Justiça chama governo e Discord para audiência após impasse de meio bilhão
A Justiça Federal marcou para quarta-feira (2), às 14h30, uma audiência entre governo federal e Discord para tentar um acordo antes de decidir sobre as medidas cobradas da plataforma após a morte da adolescente de 13 anos, em Naviraí, município sul-mato-grossense situado a 359 quilômetros de Campo Grande.
O encontro será na 14ª Vara Federal Cível, em Brasília (DF), e terá a participação da União, da empresa e do MPF (Ministério Público Federal).
A audiência é o novo capítulo de uma disputa que começou com a morte da adolescente, em 22 de julho, e passou por investigação em cinco estados, pedido para retirada do Discord do ar, suspensão das transmissões ao vivo, recurso da empresa e três tentativas frustradas de acordo.

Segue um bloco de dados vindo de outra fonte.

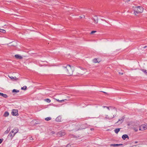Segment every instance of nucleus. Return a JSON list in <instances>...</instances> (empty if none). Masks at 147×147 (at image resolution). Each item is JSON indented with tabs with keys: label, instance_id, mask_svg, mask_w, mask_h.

O juiz quer esclarecer, antes de analisar os pedidos do governo, quais medidas já estão em vigor e o que o Discord fez desde o início da fiscalização.
A ANPD (Agência Nacional de Proteção de Dados) poderá participar da reunião para explicar as restrições impostas à empresa e a situação do recurso apresentado pela plataforma.
A Justiça também quer saber se as providências adotadas pelo Discord atendem parte das exigências feitas pelo Governo Federal.
Representantes das três partes deverão ter autorização para negociar durante a audiência.
A participação da ANPD será apenas para fornecer informações sobre a fiscalização.
Histórico - A adolescente morreu durante uma transmissão realizada em 22 de julho.
A investigação aponta que integrantes de um grupo virtual a ameaçaram e induziram a praticar atos contra si mesma.
O episódio levou à descoberta de uma rede que abordava crianças e adolescentes pela internet.
A Operação Lívia foi deflagrada em 4 de agosto e cumpriu ordens de busca em Mato Grosso do Sul, Ceará, Minas Gerais, Pará e Rio de Janeiro.
Cinco adolescentes foram apreendidos e um jovem de 18 anos foi preso.
A investigação também identificou outra adolescente, de 17 anos, submetida à violência contra si mesma e indícios de que uma criança de 7 anos era alvo do grupo.